L'histoire :
Un train fait halte dans un patelin paumé de Sibérie, au milieu des congères de neige. Un gars costaud en descend, qui dissimule son visage avec un passe-montagne. Le chef de gare, édenté, demande un coup de main pour décrocher un wagon rempli de vivres envoyées par Moscou. Des paysans du coin arrivent avec des pelles et des balais pour aider. Mais il y a aussi des loups qui approchent, menaçants, et effraient les travailleurs. Le gars en cagoule n’a pas peur. Il aide les autres à déblayer et pousser le wagon. Quand il retire sa cagoule, les villageois sont estomaqués. Dima revient vivant du front de Tchétchénie. Une fois le wagon au terminus, il rejoint sa datcha, où sa grand-mère est en train d’égorger une poule pour le diner. Quand elle aperçoit Dima au milieu des vapeurs de sa marmite, elle croit à un fantôme. L’armée lui avait écrit qu’il était mort sur le front. Comment est-ce possible ? Est-ce bien lui ? Dima lui dit qu’ils se sont trompés. Ça arrive parfois. La vieille rentre avec son poulet et appelle Mitya, le frère adolescent de Dima. Le gamin, qui était en train de tirer des oiseaux avec sa fronde, accourt. Il est euphorique de retrouver son frère vivant. Dima est cependant exténué. Il passe ses trois premiers jours à dormir comme une souche…
Ce qu'on en pense sur la planète BD :
Alors que la guerre russo-ukrainienne s’enlise, Aurélien Ducoudray et Thomas Azuelos nous racontent les remugles d’une autre guerre, de 30 ans son aînée : la première guerre de Tchétchénie (1994-1996).
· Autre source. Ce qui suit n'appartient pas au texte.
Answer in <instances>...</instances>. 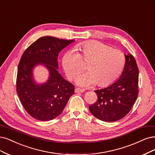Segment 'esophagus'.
<instances>
[{"label":"esophagus","mask_w":155,"mask_h":155,"mask_svg":"<svg viewBox=\"0 0 155 155\" xmlns=\"http://www.w3.org/2000/svg\"><path fill=\"white\" fill-rule=\"evenodd\" d=\"M84 92V90L79 88H76L75 89V92L76 93H83Z\"/></svg>","instance_id":"esophagus-1"}]
</instances>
Un jeune soldat russe, qu’on avait annoncé mort à sa famille, revient bel et bien vivant du front, dans son village ultra paumé (et enneigé) de Sibérie. Est-il un fantôme ? Est-il un déserteur ? Est-il un miraculé en sursis ? Il montre un TSPT (trouble du stress post traumatique) sévère et se trouve en permanence dans un état second, plus vraiment tout à fait parmi les vivants. On suit ses relations avec son frère, avec sa grand-mère adoptive, avec la fille qui veut se marier avec lui… Mais aussi face à un flic retors qui enquête sur ce retour indemne fort suspect. Accompagnés par des phylactères écrits en grosses lettrines, il règne une tension permanente dans ce patelin glacé aux mœurs très slaves. Ducoudray dépeint assez justement la mentalité russe, comme on les trouve par exemple chez Dostoïevski. Depuis notre opulence occidentale, on peut tenter de la définir comme un mélange d’acceptation passive de l’austérité, d’exaltation pour deux fois rien et de relativité pour la valeur de la vie humaine. Azuelos dessine l’ensemble de sa griffe épurée, à l’encre et au lavis, très majoritairement en noir et blanc – austérité et paquets de neige obligent.